O que esperam com este processo?

Luaty Beirão (LB): Temos a plena noção de que isto é um acto simbólico. Nós sabemos que a justiça não vai tomar as medidas adequadas, porque a justiça não é livre, independente e isenta. Mas, como cidadãos, nós temos essa obrigação de usar todos os métodos legais ao nosso dispor. Nós não esperamos que o tribunal reaja positivamente, mas temos de dar esse trabalho às instituições.

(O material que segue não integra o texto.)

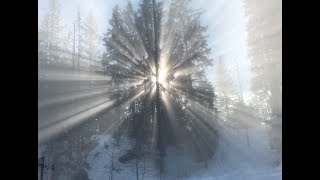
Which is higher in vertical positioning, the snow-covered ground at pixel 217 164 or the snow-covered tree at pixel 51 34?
the snow-covered tree at pixel 51 34

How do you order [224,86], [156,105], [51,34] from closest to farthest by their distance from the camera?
[156,105] → [51,34] → [224,86]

As instituições têm de ter esse ónus de nos responder e fundamentar a invalidação da nossa petição.

Acha que a ação vai a tempo das eleições de 24 de agosto?

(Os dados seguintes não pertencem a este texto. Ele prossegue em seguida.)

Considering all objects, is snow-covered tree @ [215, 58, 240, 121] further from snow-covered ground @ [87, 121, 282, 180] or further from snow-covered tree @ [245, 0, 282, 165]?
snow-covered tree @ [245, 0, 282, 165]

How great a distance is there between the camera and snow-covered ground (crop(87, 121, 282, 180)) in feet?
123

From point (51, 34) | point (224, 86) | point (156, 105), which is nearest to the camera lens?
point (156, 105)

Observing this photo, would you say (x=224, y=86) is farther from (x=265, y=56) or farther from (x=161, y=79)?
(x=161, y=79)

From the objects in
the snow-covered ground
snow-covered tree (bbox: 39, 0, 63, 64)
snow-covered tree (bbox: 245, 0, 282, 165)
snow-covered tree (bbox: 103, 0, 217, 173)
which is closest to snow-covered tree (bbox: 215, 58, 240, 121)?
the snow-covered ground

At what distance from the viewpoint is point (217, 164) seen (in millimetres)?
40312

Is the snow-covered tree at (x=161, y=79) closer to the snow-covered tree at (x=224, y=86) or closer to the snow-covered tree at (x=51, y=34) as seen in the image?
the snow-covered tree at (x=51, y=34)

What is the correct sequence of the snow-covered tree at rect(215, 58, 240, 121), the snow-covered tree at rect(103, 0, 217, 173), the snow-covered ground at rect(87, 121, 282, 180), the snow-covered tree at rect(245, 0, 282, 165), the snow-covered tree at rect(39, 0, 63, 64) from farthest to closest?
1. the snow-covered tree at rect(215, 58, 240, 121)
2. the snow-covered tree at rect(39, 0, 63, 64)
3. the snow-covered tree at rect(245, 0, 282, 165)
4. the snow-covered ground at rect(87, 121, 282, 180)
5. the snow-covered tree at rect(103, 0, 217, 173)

LB: Nós não temos grande esperança de que isso venha a tempo de fazer nada. Estamos é, como disse, a fazer um acto simbólico para demonstrar que estamos ofendidos pela forma infantil com que nos tratam, com que nos pisam, com que desrespeitam os nossos direitos. Se nós vivêssemos num Estado democrático esta petição nem tinha lugar de existir, porque a imprensa iria fazer o seu papel. Mas se há esse descaramento e não há nenhum tipo de regulação ou impedimento para que todos os dias estas práticas continuem a ser reiteradas, não esperamos que isto se corrija. Infelizmente, não se vai corrigir, porque há uma intenção deliberada de o fazer pelo poder, que deveria monitorizar, impedir que isto acontecesse.

Porque é que entendem que é preciso direcionar uma ação contra o próprio Presidente da República?

LB: Nós temos, em Angola – mais uma coisa que é típica de regimes autoritários – um ministério para tutelar a comunicação social. E depois temos um organismo, que também é visado nesta queixa, que é a ERCA, que é supostamente de regulação da comunicação. O ministro da que tutela a comunicação social é um auxiliar do titular do poder executivo, que tem obrigação, e jurou, defender a Constituição e a legalidade. Portanto, se um auxiliar seu deixa desrespeitar despudoradamente essa Constituição, ele tem obrigação de intervir, por causa desses poderes em excesso que ele tem e da falta de poder que os outros têm, porque tudo tem de passar pelo chefe. Não o fazendo, ele é conivente por omissão. Assim, nós não podemos deixar de direcionar a nossa queixa contra ele.

Como seria possível mudar este panorama da comunicação social em Angola?

LB: É uma pergunta para a qual não tenho uma resposta sem ser utópica: seria os jornalistas serem profissionais, que não são. Muitas vezes, não é por não terem competências, mas pelo facto de o ambiente político ser propício à intimidação e á perseguição. Recentemente, só para dar um exemplo do ponto a que chega o escândalo da manipulação da imprensa pública, foi posto no teleponto de um jornalista que tinha de citar uma suposta sondagem feita por uma suposta empresa brasileira que não existe. Obviamente uma sondagem, a única que foi frisada na imprensa pública, que supostamente beneficiava o MPLA [partido no poder]. Porque as sondagens que estão a ser feitas por pessoas, vamos dizer, independentes, que não têm filiação partidária, todas estão a dar números completamente contrários ao que foi revelado. E a televisão nunca menciona essas sondagens, nem para falar mal. Ou seja, as pessoas que escolheram enveredar pelo jornalismo e que sabem quais são as normas deontológicas que devem respeitar, acabam por ter que pôr isso em segundo plano, porque estão o emprego e o sustento das suas famílias em causa e eles não arriscam manter a dignidade acima do pão. Essa é a resposta utópica. A outra, mais pragmática, é que o MPLA tem de sair do poder.